Our third and final method will be parse_actor_page, which compiles a list of all works by one actor.
def parse_actor_page(self, response):
"""
Crawls each actor page and compiles every work that actor has starred in
"""
#selects actor name
actor_name = response.css("span.itemprop::text").get()
#selects the work from the actor page
movie_or_TV_name = response.css("div.filmo-row b")
for movie in movie_or_TV_name:
yield {"actor" : actor_name, "movie_or_TV_name" : movie.css("a::text").get()}
This method works by scraping the actor’s name and all of their works first, before yielding a dictionary entry for each of their work.
After finishing the three methods, we can call our function using this command.
scrapy crawl imdb_spider -o results.csv
We now have a CSV file with over 1000 entries. Let’s now perfrom data analysis to find out what show comes close to the timeless masterpiece that is The Wire.
import pandas as pd
#read our CSV file into a pandas dataframe
df = pd.read_csv("results.csv")
#inspect our dataframe
df
| actor | movie_or_TV_name | |
|---|---|---|
| 0 | Thuliso Dingwall | The Mechanics Rose |
| 1 | Thuliso Dingwall | Person of Interest |
| 2 | Thuliso Dingwall | Unforgettable |
| 3 | Thuliso Dingwall | Ex$pendable |
| 4 | Thuliso Dingwall | Toe to Toe |
| ... | ... | ... |
| 18313 | Lance Reddick | Great Expectations |
| 18314 | Lance Reddick | What the Deaf Man Heard |
| 18315 | Lance Reddick | The Nanny |
| 18316 | Lance Reddick | Swift Justice |
| 18317 | Lance Reddick | New York Undercover |
18318 rows × 2 columns
We are interested in finding out which movie or TV show has the most amount of shared actors. Let’s use the groupby function for this purpose.

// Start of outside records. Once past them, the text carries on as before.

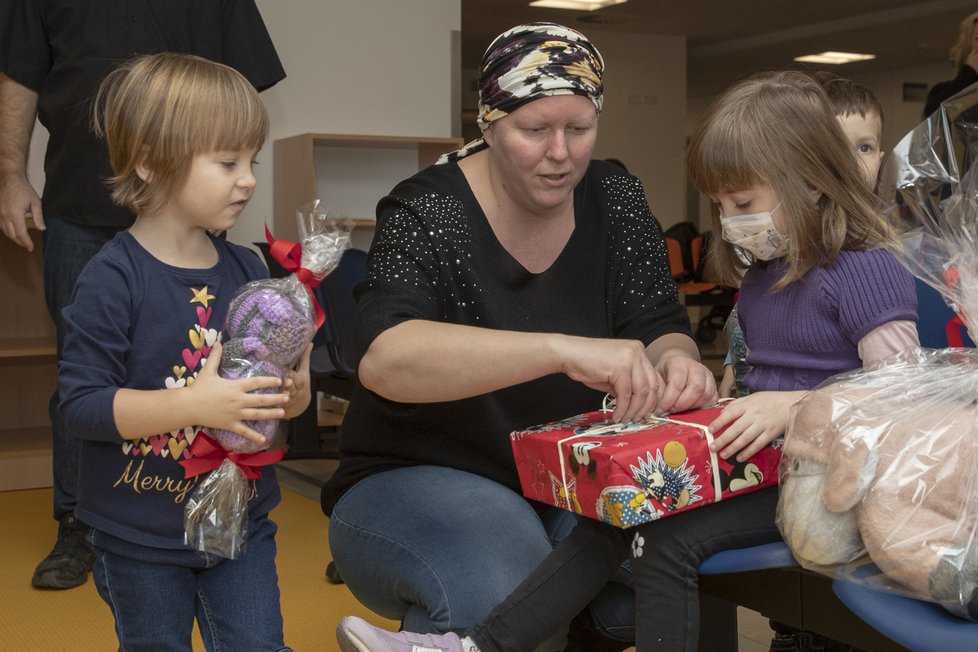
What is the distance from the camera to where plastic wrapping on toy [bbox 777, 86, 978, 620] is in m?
0.96

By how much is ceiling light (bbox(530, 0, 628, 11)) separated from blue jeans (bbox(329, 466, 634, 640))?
8.68 metres

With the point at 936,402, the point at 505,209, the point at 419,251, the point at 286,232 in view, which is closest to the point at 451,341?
the point at 419,251

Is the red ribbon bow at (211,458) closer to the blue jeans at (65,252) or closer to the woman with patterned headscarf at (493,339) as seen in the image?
the woman with patterned headscarf at (493,339)

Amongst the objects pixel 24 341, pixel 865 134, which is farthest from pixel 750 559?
pixel 24 341

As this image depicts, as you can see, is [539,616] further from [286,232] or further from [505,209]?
[286,232]

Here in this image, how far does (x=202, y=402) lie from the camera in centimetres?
146

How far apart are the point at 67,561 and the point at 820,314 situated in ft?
7.68

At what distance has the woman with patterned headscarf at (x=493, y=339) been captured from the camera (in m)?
1.47

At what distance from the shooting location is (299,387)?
5.24 ft

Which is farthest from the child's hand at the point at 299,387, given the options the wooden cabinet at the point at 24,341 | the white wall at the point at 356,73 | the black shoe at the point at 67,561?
the white wall at the point at 356,73

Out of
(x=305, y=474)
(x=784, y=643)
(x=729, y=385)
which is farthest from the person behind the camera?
(x=305, y=474)

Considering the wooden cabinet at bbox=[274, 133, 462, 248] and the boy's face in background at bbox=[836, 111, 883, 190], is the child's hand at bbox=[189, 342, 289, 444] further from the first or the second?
the wooden cabinet at bbox=[274, 133, 462, 248]

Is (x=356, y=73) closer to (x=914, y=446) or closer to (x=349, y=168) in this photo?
(x=349, y=168)

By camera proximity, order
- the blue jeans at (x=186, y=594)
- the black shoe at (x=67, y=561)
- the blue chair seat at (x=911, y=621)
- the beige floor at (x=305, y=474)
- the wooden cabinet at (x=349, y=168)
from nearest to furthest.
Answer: the blue chair seat at (x=911, y=621) → the blue jeans at (x=186, y=594) → the black shoe at (x=67, y=561) → the beige floor at (x=305, y=474) → the wooden cabinet at (x=349, y=168)
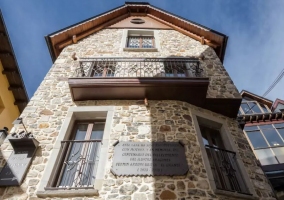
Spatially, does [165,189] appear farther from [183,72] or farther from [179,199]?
[183,72]

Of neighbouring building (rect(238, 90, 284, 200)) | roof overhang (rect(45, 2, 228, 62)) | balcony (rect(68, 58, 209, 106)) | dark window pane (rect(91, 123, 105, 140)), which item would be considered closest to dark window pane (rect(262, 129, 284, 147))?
neighbouring building (rect(238, 90, 284, 200))

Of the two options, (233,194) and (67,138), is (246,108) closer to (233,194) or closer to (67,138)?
(233,194)

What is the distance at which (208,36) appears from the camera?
929cm

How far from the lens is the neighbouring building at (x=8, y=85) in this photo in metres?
7.89

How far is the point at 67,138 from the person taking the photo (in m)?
5.13

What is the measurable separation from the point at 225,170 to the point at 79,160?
10.4 feet

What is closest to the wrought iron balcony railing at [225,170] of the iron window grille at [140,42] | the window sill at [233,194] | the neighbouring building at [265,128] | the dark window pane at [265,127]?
the window sill at [233,194]

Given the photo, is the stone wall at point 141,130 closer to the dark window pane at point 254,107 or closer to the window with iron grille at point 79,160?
the window with iron grille at point 79,160

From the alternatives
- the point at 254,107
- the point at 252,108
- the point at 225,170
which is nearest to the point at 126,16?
the point at 225,170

df = df.groupby(["movie_or_TV_name"])["actor"].aggregate(["count"])
df.head()
| count | |
|---|---|
| movie_or_TV_name | |
| #BlackGirlhood | 1 |
| #Like | 1 |
| #Lucky Number | 1 |
| #MoreLife | 1 |
| #PrettyPeopleProblems | 1 |
df = df.sort_values(("count"), ascending = False)
df.head()
| count | |
|---|---|
| movie_or_TV_name | |
| The Wire | 758 |
| Homicide: Life on the Street | 120 |
| Law & Order | 104 |
| Law & Order: Special Victims Unit | 102 |
| Veep | 74 |
Unsurprisingly, The Wire itself shares the most amount of actors with The Wire. We’ll be focusing on the runner-ups.
There appears to be a tie among Homicide: Life on the Street, Law & Order, and Law & Order: Special Victims Unit. All of them are of the same genre.

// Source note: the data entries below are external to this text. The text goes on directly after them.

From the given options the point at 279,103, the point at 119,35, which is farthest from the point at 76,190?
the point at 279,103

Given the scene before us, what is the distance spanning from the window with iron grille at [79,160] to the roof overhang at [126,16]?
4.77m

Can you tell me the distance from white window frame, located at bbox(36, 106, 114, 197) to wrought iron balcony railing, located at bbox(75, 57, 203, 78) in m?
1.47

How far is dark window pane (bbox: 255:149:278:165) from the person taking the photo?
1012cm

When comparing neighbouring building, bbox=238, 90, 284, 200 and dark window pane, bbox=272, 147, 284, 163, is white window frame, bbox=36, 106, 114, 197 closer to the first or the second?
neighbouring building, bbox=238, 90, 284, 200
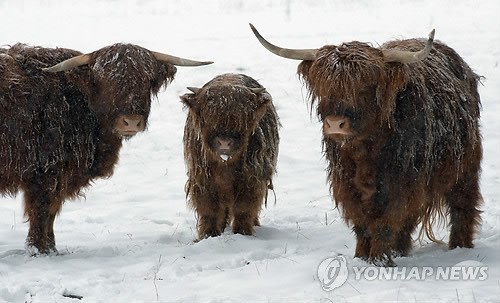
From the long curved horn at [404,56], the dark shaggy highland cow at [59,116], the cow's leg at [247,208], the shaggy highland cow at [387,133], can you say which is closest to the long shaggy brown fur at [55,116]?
the dark shaggy highland cow at [59,116]

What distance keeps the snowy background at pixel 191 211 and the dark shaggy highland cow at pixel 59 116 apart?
0.49 meters

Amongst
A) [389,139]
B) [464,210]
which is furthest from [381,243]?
[464,210]

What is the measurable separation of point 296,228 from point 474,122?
186 centimetres

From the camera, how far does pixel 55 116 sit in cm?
544

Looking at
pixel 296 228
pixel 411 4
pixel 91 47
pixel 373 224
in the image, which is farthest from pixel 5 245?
pixel 411 4

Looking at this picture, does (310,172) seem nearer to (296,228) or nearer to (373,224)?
(296,228)

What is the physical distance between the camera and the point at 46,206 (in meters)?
5.56

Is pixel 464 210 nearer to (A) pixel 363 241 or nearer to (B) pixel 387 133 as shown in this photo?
(A) pixel 363 241

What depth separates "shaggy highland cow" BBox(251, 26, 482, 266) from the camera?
14.6 ft

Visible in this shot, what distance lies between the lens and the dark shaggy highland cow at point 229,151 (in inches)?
222

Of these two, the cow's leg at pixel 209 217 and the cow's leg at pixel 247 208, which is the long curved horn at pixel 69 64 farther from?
the cow's leg at pixel 247 208

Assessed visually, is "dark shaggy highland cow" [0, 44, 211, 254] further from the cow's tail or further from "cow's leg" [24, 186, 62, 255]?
the cow's tail

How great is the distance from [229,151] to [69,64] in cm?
131

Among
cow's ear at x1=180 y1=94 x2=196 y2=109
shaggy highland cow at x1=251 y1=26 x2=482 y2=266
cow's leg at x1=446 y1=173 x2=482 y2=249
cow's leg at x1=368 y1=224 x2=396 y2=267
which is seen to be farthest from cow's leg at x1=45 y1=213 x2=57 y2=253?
cow's leg at x1=446 y1=173 x2=482 y2=249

Here is an visualization of the shared actor scenarios with The Wire. Notice how most shows on the plot share very few actors with The Wire. It is an indication of David Simon’s choice of cast members: he prefers actors that organically resemble their roles to big-names. He worked with people having little or no acting experience but an actual background on the Baltimore streets.
import plotly.express as px
from plotly.io import write_html
fig = px.box(df, y="count",
labels={
"count": "Number of Shared Actor with The Wire",
},
)
fig.show()
write_html(fig, "box.html")
This is a fairly extreme distribution, with most shows having little resemblence. Again, this shows how special The Wire really is. No movie or TV ever comes close to its execellence.